Güncelleme Tarihi:
Süleyman EKİN / ANTALYA, (DHA) - ANTALYA'da 2009 yılında 16 yaşındaki Sezgi Kırıt'ın götürüldüğü evde uyuşturucu verilip tecavüz edildikten sonra ölümü ile ilgili 3 sanıktan Osman Küçük ile Mehmet Mutlu Kurtlar ağırlaştırılmış ömür boyu ve 21'er yıl, Emine Karpi'nin ise 28 yıl hapse mahkum edilmesine ilişkin karara savcı itiraz etti. Savcı, delil yetersizliğinden sanıkların ayrı ayrı beraatını talep etti.

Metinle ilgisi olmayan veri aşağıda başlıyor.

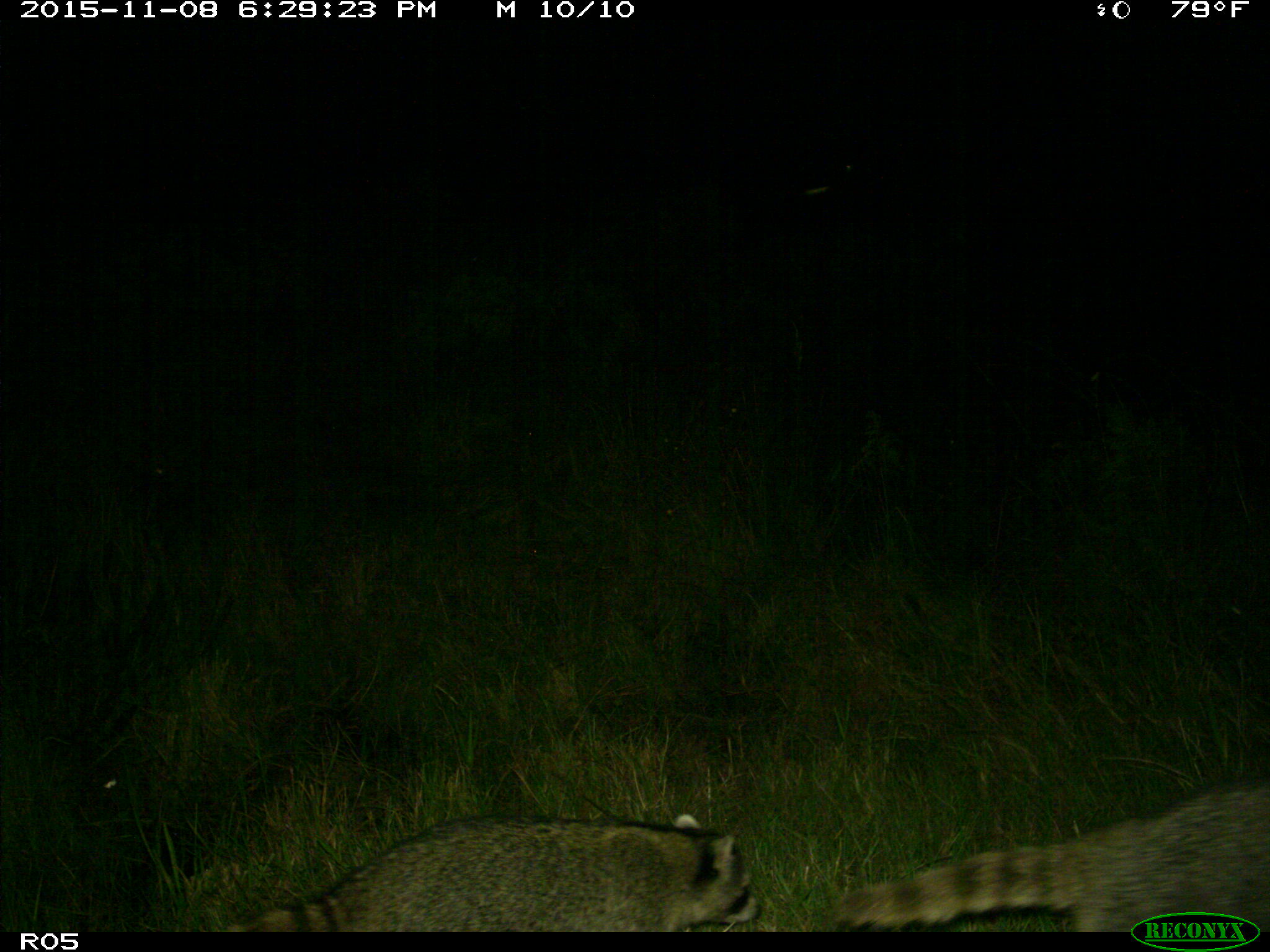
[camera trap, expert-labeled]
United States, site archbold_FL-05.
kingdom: Animalia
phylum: Chordata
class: Mammalia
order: Carnivora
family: Procyonidae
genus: Procyon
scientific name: Procyon lotor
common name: common raccoon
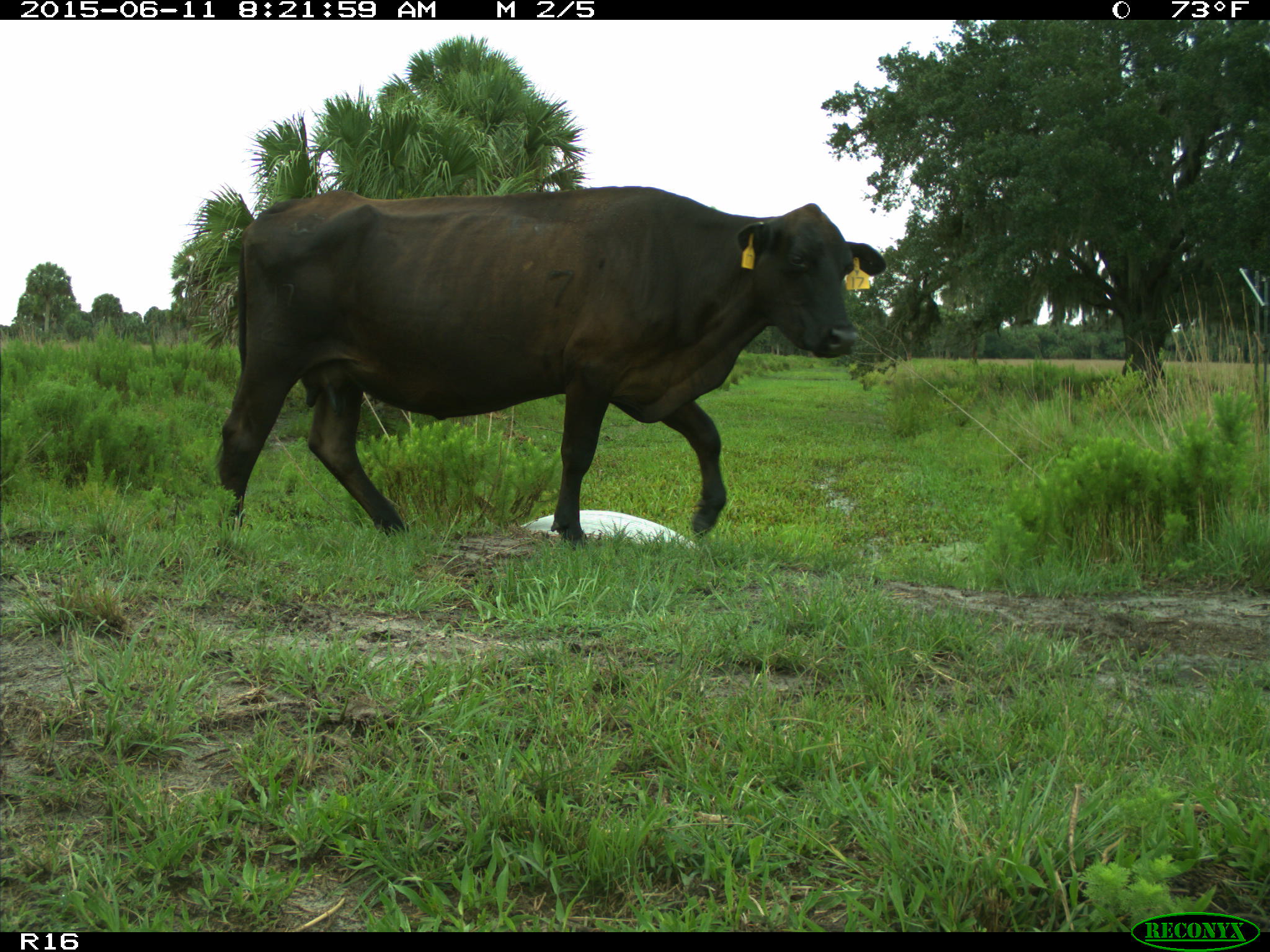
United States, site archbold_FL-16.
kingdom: Animalia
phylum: Chordata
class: Mammalia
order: Artiodactyla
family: Bovidae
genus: Bos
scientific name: Bos taurus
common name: domestic cow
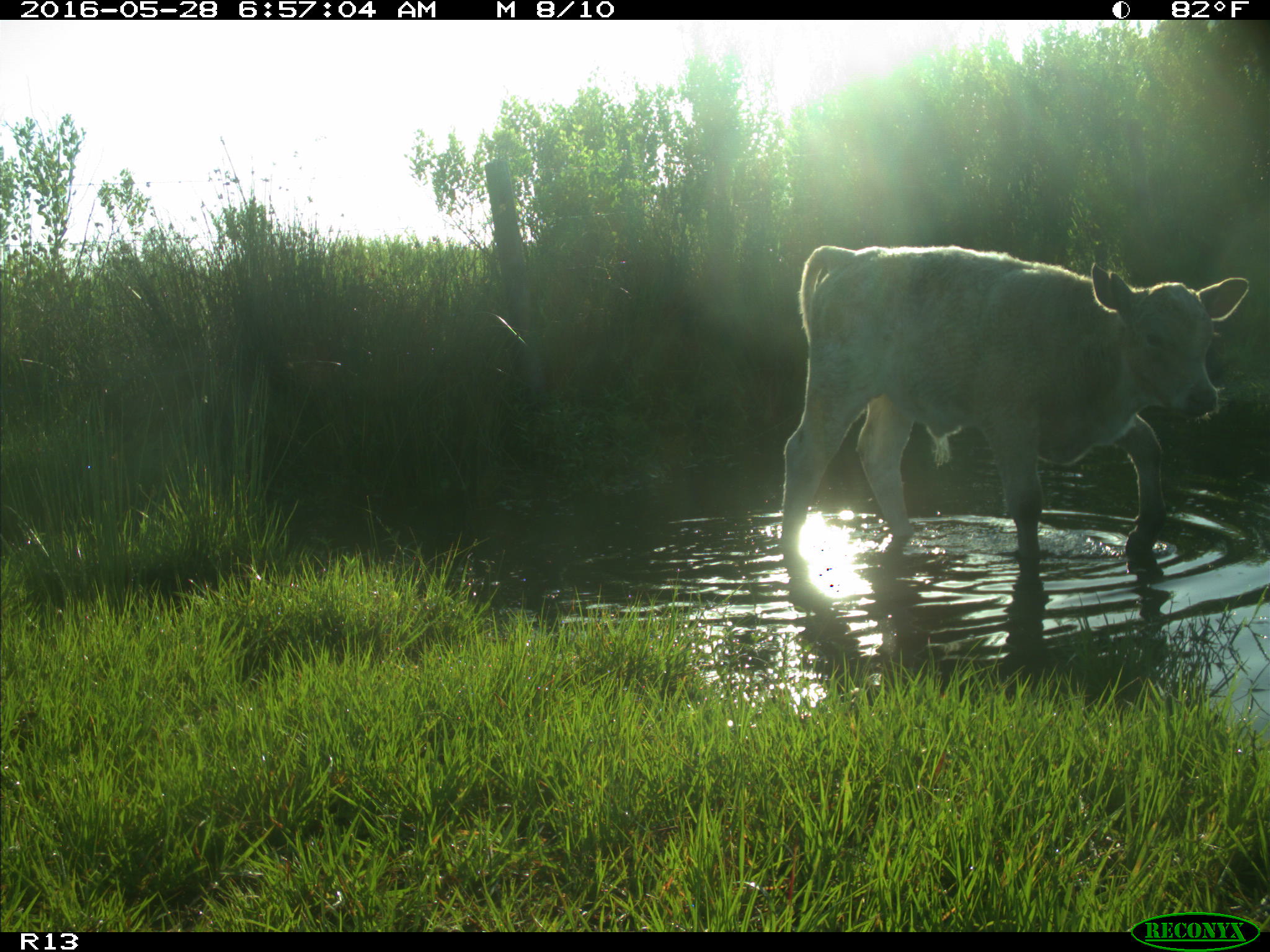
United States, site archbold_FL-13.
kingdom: Animalia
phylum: Chordata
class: Mammalia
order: Artiodactyla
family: Bovidae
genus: Bos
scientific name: Bos taurus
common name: domestic cow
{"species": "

Antalya'da 31 Ağustos 2009 günü ekmek almak için evden ayrılan Sezgi Kırıt, Facebook'tan tanıştığı Osman Küçük ile buluştu. Osman Küçük, Sezgi Kırıt'ı iş arkadaşı Ali Karpi'nin evine götürdü. İddiaya göre burada vücuduna uyuşturucu enjekte edilen Kırıt, 3 kişinin şiddet ve tecavüzüne uğradı. Aynı gece yaşamını yitiren Sezgi Kırıt'ın cesedi, delil bırakmamak için yıkandıktan sonra üzerindeki giysiler çıkartılarak, Isparta yolunda bir araziye bırakıldı.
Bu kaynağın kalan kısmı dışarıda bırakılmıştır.